We can say this much for Saturday’s welterweight main event on CBS Sports (10:30 PM EST/7:30 PM PST): it’s not the most ridiculous ‘title’ fight the WBA has ever sanctioned.

It’s not even close.

In 1998, Williams Joppy made the second defense of his second title reign at middleweight against one of the greatest fighters of all time and a former middleweight titlist. That sounds okay in a vacuum, right?

The problem was that the man on the other side of the ring was a 47-year old Roberto Duran. Ironically, Duran hadn’t won a fight inside the middleweight limit since his 1989 middleweight belt win against Iran Barkley. Long part of the old timers circuit, the Duran-Joppy fight was somehow allowed a sanction.

It was a sad abomination. Duran was stopped in three.

That might not have been the worst fight the WBA ever allowed for one of their titles but it comes to mind on the eve of another head scratcher (and not just because of the publicity stunt of having Duran in the corner).

For no reason one can point to in actual fight results, 44-year old former three-division titlist and two-time welterweight champion Shane Mosley (49-9-1, 41 KO) is rated third by the WBA at 147 lbs.

Third.

In 2016.

Since defeating Antonio Margarito for the WBA title in January 2009, Mosley hasn’t looked like a fighter who found the fountain of youth. He hasn’t posted results to suggest so either. He’s 3-4-1 since the Margarito fight and was stopped in 2013 by Anthony Mundine. Two of those three wins came inside the welterweight limit (he’s got that on Duran at least) but so what?

Mosley is matched this weekend for the interim WBA belt against David Avanesyan (21-1-1, 11 KO). The WBA has already ordered that the winner will face the winner of June’s Keith Thurman-Shawn Porter fight. Avanesyan should probably be considered the favorite here. Unbeaten since a decision in his second pro fight, the Russian is only 27. He’s not a talent that jumps off the screen but he does a lot of things well. He works the body, has good fundamentals, and he’s not a seemingly shot 44-year old that used to be “Sugar” in the ring.

That doesn’t mean it’s a given. Anything can happen in boxing and Avanesyan isn’t proven. His rating appears based on the game of paying interim title fees to get a place in line. There is no quality win evidence nor will there be after Saturday. Let’s say the unlikely occurs though.
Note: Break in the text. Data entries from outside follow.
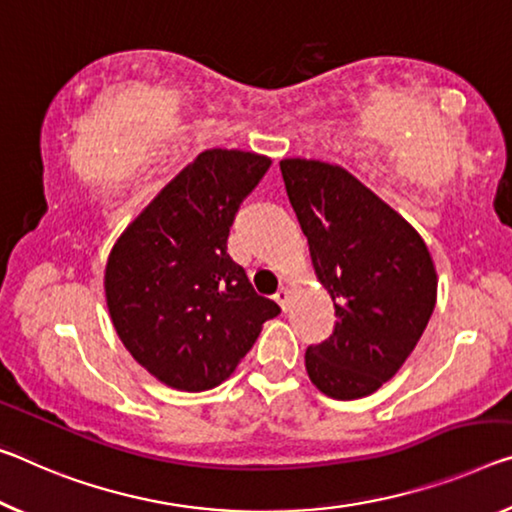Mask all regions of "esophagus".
I'll use <instances>...</instances> for the list:
<instances>
[{"instance_id": "esophagus-1", "label": "esophagus", "mask_w": 512, "mask_h": 512, "mask_svg": "<svg viewBox=\"0 0 512 512\" xmlns=\"http://www.w3.org/2000/svg\"><path fill=\"white\" fill-rule=\"evenodd\" d=\"M274 300H277V304L281 306L283 311L288 309V300H290V290H288V286H281L277 293H274Z\"/></svg>"}]
</instances>
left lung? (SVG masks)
Segmentation results:
<instances>
[{
	"label": "left lung",
	"mask_w": 512,
	"mask_h": 512,
	"mask_svg": "<svg viewBox=\"0 0 512 512\" xmlns=\"http://www.w3.org/2000/svg\"><path fill=\"white\" fill-rule=\"evenodd\" d=\"M318 281L334 302L332 336L306 348L329 398L371 396L398 373L437 302L430 251L410 222L338 164L279 162Z\"/></svg>",
	"instance_id": "obj_1"
}]
</instances>
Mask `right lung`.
Here are the masks:
<instances>
[{
	"label": "right lung",
	"instance_id": "add662e5",
	"mask_svg": "<svg viewBox=\"0 0 512 512\" xmlns=\"http://www.w3.org/2000/svg\"><path fill=\"white\" fill-rule=\"evenodd\" d=\"M272 160L210 148L180 171L121 233L105 297L125 350L180 391L222 384L279 306L256 295L226 251L235 212Z\"/></svg>",
	"mask_w": 512,
	"mask_h": 512
}]
</instances>
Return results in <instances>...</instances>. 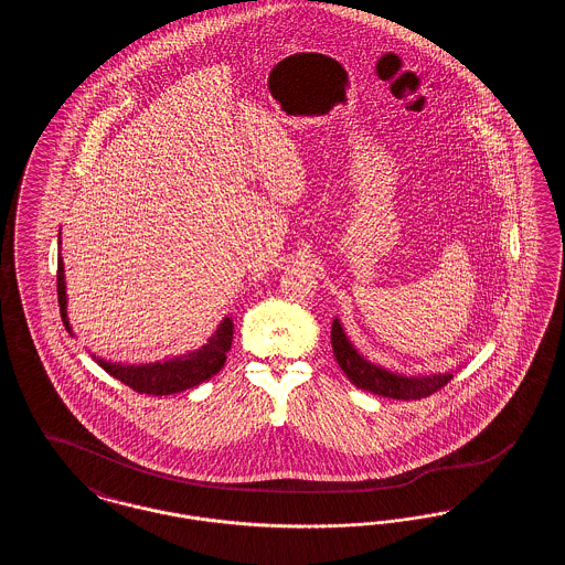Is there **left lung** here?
<instances>
[{"label":"left lung","instance_id":"1","mask_svg":"<svg viewBox=\"0 0 565 565\" xmlns=\"http://www.w3.org/2000/svg\"><path fill=\"white\" fill-rule=\"evenodd\" d=\"M330 343L334 358L339 362V366L343 369V373L348 375L351 383L360 390H366L376 396H385V398H396V401H422L428 398L434 392H438L440 387H445L454 375L445 373V375L430 376H404L387 373L383 369H379L375 364L366 362L358 351L353 350L343 328L339 320L332 322L330 330Z\"/></svg>","mask_w":565,"mask_h":565}]
</instances>
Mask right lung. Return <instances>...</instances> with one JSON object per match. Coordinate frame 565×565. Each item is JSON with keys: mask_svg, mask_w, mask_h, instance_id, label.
<instances>
[{"mask_svg": "<svg viewBox=\"0 0 565 565\" xmlns=\"http://www.w3.org/2000/svg\"><path fill=\"white\" fill-rule=\"evenodd\" d=\"M56 296L61 307V320L70 330L67 311H65V277H63L61 256L56 263ZM231 343H233V322L226 318L212 334L207 345H203L201 350L190 351L164 362L143 364V366H122V364H109L104 360H99V364L104 366V371H108L109 375L129 385L137 394L169 396V394H178L194 387L203 381H210L215 373H220L226 362V351L231 350Z\"/></svg>", "mask_w": 565, "mask_h": 565, "instance_id": "right-lung-1", "label": "right lung"}]
</instances>
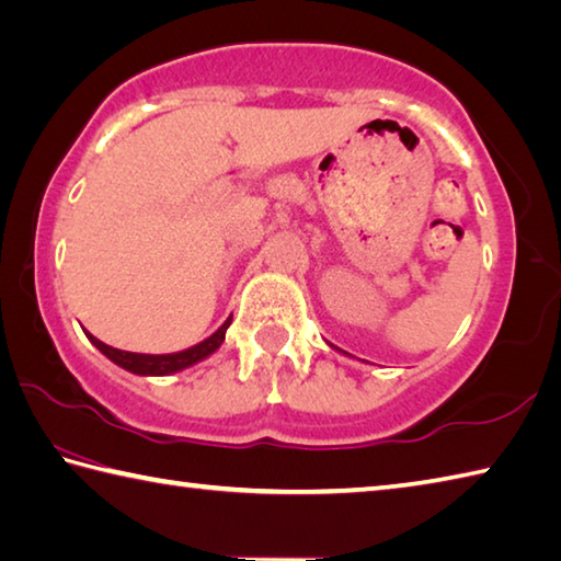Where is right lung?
<instances>
[{"label": "right lung", "mask_w": 561, "mask_h": 561, "mask_svg": "<svg viewBox=\"0 0 561 561\" xmlns=\"http://www.w3.org/2000/svg\"><path fill=\"white\" fill-rule=\"evenodd\" d=\"M231 324V317H227L225 324L219 327L215 334H209L207 340H203L195 346H187L183 352H173V354H136V352H122V348H114L110 344L100 342L98 336H92L88 330V340L100 348V352L114 362L116 366L126 368V371H131L136 376H171L175 371H183V368L195 366L197 362H203V358L213 356L217 348L225 342V334H227V327Z\"/></svg>", "instance_id": "right-lung-1"}]
</instances>
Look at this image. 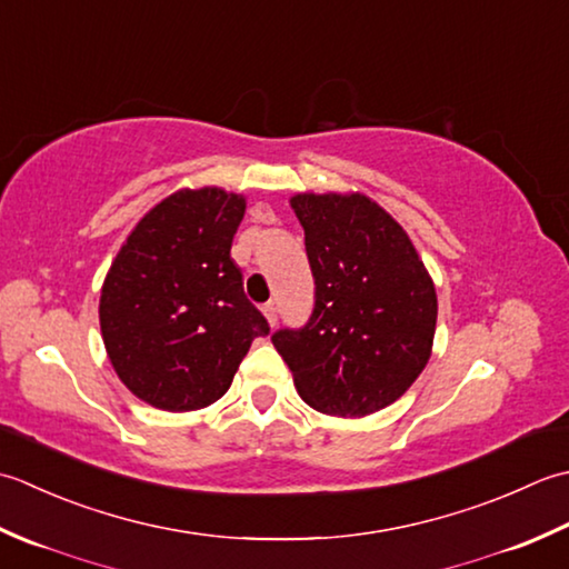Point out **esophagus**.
<instances>
[{"label": "esophagus", "mask_w": 569, "mask_h": 569, "mask_svg": "<svg viewBox=\"0 0 569 569\" xmlns=\"http://www.w3.org/2000/svg\"><path fill=\"white\" fill-rule=\"evenodd\" d=\"M262 315H264V319H268L270 327H274V323H277V307H274V301H268V305L262 307Z\"/></svg>", "instance_id": "obj_1"}]
</instances>
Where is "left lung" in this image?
<instances>
[{"label": "left lung", "instance_id": "8db88e82", "mask_svg": "<svg viewBox=\"0 0 569 569\" xmlns=\"http://www.w3.org/2000/svg\"><path fill=\"white\" fill-rule=\"evenodd\" d=\"M315 311L272 336L309 408L373 415L405 396L432 356L437 292L412 240L363 193H297Z\"/></svg>", "mask_w": 569, "mask_h": 569}]
</instances>
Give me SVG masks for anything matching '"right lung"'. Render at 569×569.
Segmentation results:
<instances>
[{"label": "right lung", "instance_id": "obj_1", "mask_svg": "<svg viewBox=\"0 0 569 569\" xmlns=\"http://www.w3.org/2000/svg\"><path fill=\"white\" fill-rule=\"evenodd\" d=\"M246 196L181 189L142 216L108 270L100 331L114 373L147 405L189 412L226 396L270 327L230 260Z\"/></svg>", "mask_w": 569, "mask_h": 569}]
</instances>
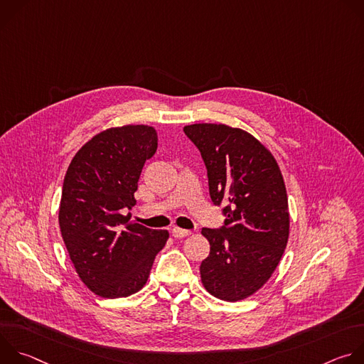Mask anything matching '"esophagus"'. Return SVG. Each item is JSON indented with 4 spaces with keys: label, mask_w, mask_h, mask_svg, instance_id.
<instances>
[{
    "label": "esophagus",
    "mask_w": 364,
    "mask_h": 364,
    "mask_svg": "<svg viewBox=\"0 0 364 364\" xmlns=\"http://www.w3.org/2000/svg\"><path fill=\"white\" fill-rule=\"evenodd\" d=\"M171 233H173V236H174L176 239H181V237H186V236H190V235H191L190 230L180 229V228H174V229L171 230Z\"/></svg>",
    "instance_id": "1"
}]
</instances>
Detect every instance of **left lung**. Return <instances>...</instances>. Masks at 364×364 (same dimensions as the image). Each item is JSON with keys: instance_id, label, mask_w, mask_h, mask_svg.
I'll return each instance as SVG.
<instances>
[{"instance_id": "left-lung-1", "label": "left lung", "mask_w": 364, "mask_h": 364, "mask_svg": "<svg viewBox=\"0 0 364 364\" xmlns=\"http://www.w3.org/2000/svg\"><path fill=\"white\" fill-rule=\"evenodd\" d=\"M186 135L200 149L215 204H226L225 228L203 229L210 253L200 265L205 291L236 302L261 289L289 237L285 181L274 154L249 132L225 124H193Z\"/></svg>"}]
</instances>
The old veteran could always outfox him. Mosley can still punch a little. And then what? 

Think about the implications.

Who in their right mind would put Mosley anywhere near striking distance of a mandated crack at a young tiger like Thurman or Porter? It’s bad enough when young fighters go looking for ancient names to build bona fides. It’s an ugly part of boxing but also one of its most tried elements.

This isn’t one of those screeds declaring a fighter of ‘x’ age should hang them up. Mosley is a grown man. If he wants, or financially needs, to keep fighting he can make his own choices. Facilitating those choices, as the WBA is here, is another matter.

Ranking Mosley third because he slipped by Pablo Cano in 2013 and an irrelevant Patrick Lopez last year is tough to stomach. Welterweight isn’t a division void of talent. It’s the opposite of that. Even in a world where sanctioning bodies typically don’t rate each other’s champions (Gennady Golovkin excluded), this is farce.

Let’s say Mosley wins? So we get Joppy-Duran redux maybe even with Duran in the corner? In a sport that struggles for legitimacy so often, it’s still hard to fathom the self inflicted wounds by those who purport to govern it.

Shane Mosley was a hell of a fighter in his day, even if the evidence tells us he saved his career in the Oscar De La Hoya rematch in part by cheating (see: BALCO). His day passed a long time ago. If he wants to throw leather on the old timer’s circuit, so be it. That he’s being put in the line of fire, by mandate, of younger fighters he has no business fighting is boxing at its worst.